↓↓↓

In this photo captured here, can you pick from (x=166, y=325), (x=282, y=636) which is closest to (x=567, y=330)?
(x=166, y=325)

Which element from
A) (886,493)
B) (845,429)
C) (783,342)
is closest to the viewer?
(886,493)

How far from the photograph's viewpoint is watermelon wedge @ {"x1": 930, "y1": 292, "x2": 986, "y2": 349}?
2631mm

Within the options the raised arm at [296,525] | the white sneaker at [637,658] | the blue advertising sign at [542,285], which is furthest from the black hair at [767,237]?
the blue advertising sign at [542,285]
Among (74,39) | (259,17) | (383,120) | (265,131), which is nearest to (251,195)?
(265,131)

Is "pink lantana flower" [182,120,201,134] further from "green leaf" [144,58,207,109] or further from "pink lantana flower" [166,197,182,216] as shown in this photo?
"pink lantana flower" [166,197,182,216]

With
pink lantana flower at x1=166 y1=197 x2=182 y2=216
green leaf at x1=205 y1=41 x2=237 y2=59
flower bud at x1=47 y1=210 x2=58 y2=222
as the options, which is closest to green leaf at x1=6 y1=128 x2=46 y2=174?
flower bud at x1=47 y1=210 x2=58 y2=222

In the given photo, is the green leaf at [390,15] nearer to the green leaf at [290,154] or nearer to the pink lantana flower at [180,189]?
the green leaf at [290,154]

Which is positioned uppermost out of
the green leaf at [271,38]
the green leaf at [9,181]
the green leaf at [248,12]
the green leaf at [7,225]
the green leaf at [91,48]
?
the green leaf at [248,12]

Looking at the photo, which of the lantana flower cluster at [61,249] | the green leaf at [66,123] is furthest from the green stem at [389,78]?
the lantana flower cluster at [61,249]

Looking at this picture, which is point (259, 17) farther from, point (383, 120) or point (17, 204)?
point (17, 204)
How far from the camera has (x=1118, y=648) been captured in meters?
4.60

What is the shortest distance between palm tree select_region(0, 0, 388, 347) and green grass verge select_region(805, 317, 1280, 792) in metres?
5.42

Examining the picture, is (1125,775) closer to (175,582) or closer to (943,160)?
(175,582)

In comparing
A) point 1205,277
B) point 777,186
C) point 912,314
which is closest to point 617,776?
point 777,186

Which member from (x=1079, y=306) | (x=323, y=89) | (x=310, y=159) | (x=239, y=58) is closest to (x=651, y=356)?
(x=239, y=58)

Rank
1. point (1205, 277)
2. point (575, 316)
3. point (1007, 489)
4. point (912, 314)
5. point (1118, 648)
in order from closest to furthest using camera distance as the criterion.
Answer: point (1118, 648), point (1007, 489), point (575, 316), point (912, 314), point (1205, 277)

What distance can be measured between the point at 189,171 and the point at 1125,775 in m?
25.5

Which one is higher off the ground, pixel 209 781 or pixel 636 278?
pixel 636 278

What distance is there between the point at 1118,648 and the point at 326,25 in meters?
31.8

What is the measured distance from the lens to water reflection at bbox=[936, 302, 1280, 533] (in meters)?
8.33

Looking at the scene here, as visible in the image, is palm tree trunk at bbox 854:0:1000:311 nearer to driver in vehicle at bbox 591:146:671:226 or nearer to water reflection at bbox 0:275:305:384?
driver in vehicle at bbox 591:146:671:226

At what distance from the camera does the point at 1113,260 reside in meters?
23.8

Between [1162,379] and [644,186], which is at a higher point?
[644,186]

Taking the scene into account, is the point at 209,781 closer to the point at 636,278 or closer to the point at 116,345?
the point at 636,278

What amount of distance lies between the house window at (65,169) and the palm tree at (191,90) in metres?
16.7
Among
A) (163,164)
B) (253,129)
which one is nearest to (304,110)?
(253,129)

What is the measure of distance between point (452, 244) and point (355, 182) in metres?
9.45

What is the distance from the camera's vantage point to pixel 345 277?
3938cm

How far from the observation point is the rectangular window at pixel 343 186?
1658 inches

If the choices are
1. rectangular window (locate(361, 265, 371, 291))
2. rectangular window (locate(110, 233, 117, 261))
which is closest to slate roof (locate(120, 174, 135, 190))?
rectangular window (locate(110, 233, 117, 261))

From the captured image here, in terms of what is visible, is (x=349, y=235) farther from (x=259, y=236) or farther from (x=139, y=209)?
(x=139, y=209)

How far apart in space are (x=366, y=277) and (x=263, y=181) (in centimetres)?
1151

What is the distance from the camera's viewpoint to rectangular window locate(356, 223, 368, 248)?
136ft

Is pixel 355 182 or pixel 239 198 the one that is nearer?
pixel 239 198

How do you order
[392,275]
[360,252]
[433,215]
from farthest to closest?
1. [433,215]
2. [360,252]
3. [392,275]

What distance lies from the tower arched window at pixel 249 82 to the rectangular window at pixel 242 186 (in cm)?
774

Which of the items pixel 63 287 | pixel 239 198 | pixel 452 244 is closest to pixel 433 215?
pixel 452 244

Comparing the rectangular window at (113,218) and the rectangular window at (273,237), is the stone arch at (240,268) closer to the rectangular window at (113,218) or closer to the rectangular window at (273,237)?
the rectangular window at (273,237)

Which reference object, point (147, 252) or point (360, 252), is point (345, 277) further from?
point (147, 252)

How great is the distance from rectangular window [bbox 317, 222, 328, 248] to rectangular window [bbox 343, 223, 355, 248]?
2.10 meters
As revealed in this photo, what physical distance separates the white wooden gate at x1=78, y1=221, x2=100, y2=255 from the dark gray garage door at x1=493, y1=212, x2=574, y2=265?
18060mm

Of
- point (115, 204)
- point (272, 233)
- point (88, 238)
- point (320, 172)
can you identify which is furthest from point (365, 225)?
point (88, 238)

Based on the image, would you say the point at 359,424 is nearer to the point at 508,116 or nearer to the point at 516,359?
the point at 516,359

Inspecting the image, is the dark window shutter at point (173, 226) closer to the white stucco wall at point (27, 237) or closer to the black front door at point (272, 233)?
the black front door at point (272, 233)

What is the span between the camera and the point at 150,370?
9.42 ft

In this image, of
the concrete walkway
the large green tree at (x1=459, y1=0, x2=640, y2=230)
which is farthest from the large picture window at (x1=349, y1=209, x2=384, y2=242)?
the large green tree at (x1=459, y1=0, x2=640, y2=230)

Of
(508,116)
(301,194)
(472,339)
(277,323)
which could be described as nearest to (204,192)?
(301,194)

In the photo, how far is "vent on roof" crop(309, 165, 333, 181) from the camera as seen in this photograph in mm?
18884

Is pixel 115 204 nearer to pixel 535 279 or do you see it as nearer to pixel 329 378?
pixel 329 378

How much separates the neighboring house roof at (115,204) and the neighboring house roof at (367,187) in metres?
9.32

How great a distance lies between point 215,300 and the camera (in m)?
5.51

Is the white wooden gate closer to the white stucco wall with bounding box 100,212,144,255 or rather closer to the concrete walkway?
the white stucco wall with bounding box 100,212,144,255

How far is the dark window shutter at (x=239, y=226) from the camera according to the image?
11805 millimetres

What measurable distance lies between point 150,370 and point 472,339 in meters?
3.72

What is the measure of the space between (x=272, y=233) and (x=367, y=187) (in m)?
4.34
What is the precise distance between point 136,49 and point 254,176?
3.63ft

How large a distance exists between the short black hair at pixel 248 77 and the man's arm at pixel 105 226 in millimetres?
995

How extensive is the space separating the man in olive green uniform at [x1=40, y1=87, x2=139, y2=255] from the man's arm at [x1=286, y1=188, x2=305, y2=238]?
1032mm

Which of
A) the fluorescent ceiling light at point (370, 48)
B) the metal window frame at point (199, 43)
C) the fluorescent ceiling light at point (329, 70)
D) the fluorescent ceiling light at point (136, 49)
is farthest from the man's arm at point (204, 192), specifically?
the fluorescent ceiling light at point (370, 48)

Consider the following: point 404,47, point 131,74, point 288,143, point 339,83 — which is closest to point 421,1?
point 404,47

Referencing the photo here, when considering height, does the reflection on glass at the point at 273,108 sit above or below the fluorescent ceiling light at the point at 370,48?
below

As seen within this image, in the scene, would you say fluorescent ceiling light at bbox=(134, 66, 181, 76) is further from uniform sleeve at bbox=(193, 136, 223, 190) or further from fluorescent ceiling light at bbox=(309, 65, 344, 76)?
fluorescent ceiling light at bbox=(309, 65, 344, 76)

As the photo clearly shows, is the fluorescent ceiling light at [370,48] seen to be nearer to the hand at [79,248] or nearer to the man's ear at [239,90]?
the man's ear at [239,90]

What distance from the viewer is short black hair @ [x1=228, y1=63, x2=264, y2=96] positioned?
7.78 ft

↑↑↑

Schreibe die Zeilen von der Zeile mit "As the photo" bis zum Ende der Daten erneut ab und tausche dabei "viewer" gegen "camera" aus. Alles Übrige bleibt unverändert.

**Lösung der Aufgabe**
As the photo clearly shows, is the fluorescent ceiling light at [370,48] seen to be nearer to the hand at [79,248] or nearer to the man's ear at [239,90]?
the man's ear at [239,90]

What distance from the camera is short black hair @ [x1=228, y1=63, x2=264, y2=96] positioned?
7.78 ft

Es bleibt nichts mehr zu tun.